Begin Dataset content

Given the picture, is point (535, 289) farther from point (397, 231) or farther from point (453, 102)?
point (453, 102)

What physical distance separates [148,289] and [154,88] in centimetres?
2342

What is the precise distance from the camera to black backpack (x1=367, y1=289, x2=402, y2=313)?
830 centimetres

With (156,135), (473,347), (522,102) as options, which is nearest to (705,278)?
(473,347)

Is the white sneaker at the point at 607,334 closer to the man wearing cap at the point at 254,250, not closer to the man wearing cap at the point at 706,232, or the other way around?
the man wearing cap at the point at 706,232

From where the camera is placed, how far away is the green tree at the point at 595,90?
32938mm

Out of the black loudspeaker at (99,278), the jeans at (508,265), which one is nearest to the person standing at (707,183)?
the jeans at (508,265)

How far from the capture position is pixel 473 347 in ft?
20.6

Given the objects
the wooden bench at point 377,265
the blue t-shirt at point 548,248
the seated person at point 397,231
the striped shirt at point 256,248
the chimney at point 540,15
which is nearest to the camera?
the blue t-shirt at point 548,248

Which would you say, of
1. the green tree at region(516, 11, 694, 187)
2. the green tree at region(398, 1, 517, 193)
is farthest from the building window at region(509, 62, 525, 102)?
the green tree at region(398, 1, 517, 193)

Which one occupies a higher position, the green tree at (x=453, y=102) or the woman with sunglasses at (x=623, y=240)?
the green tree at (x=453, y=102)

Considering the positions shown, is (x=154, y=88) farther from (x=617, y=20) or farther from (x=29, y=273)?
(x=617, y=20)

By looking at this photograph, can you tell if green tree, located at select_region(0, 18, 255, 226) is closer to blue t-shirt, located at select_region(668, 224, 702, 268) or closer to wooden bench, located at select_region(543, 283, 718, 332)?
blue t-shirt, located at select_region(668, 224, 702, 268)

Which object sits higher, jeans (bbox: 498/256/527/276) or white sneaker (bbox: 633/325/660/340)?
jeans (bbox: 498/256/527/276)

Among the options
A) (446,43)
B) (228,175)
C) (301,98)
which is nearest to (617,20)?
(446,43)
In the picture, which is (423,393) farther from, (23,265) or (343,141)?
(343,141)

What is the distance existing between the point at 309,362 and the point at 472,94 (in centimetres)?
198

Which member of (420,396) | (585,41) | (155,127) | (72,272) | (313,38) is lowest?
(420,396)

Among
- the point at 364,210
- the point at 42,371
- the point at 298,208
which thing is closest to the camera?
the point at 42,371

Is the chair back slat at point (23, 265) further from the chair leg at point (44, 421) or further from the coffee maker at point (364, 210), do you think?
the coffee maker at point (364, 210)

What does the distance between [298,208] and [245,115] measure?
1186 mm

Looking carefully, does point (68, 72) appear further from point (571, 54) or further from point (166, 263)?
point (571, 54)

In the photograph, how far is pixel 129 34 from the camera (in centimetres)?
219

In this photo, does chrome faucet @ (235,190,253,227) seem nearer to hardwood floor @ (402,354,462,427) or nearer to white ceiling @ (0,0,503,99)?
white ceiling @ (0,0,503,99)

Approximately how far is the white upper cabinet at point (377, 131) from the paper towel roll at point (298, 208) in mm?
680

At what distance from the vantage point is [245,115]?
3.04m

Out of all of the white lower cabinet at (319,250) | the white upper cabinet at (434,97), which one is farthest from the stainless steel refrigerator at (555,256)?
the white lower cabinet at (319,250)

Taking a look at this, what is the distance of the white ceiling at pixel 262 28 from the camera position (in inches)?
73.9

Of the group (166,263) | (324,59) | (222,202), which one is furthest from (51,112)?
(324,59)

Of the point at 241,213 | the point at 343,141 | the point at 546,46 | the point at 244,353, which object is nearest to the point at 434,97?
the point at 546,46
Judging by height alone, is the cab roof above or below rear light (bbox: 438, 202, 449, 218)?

End Dataset content
Begin Dataset content

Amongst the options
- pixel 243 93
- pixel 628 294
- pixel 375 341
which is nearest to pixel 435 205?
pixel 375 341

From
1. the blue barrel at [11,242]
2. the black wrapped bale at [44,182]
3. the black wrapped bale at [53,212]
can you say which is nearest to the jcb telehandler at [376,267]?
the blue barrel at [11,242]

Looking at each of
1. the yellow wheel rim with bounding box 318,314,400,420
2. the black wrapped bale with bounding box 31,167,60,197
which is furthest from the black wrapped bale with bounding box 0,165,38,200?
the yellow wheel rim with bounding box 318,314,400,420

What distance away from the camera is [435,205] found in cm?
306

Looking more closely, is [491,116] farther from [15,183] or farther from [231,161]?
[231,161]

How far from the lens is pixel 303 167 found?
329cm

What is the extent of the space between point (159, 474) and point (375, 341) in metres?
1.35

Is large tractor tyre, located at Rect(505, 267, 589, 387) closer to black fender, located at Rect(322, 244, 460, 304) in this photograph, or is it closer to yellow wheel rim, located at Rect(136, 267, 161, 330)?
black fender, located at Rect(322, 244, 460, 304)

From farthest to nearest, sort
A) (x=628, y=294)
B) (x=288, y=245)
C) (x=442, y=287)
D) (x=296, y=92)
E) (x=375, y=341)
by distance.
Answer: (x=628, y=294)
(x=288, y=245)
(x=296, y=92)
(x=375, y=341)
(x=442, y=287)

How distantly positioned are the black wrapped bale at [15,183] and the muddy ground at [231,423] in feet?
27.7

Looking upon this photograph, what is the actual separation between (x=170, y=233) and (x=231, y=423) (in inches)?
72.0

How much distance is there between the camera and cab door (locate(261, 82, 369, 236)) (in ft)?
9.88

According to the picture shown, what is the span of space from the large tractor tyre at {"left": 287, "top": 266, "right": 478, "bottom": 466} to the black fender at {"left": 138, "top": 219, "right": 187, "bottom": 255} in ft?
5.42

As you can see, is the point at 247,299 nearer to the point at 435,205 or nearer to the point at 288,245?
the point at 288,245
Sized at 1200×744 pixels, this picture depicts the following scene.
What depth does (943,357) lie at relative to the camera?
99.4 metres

End Dataset content

In the data above, starting at the line with "Of the group" and ending at the line with "Judging by height", swap "nearest" for "closest" and write those lines out again with everything else the same.

Of the group (166,263) | (324,59) | (222,202), which one is furthest from (51,112)?
(324,59)

Of the point at 241,213 | the point at 343,141 | the point at 546,46 | the point at 244,353, which object is closest to the point at 434,97?
the point at 546,46
Judging by height alone, is the cab roof above or below rear light (bbox: 438, 202, 449, 218)?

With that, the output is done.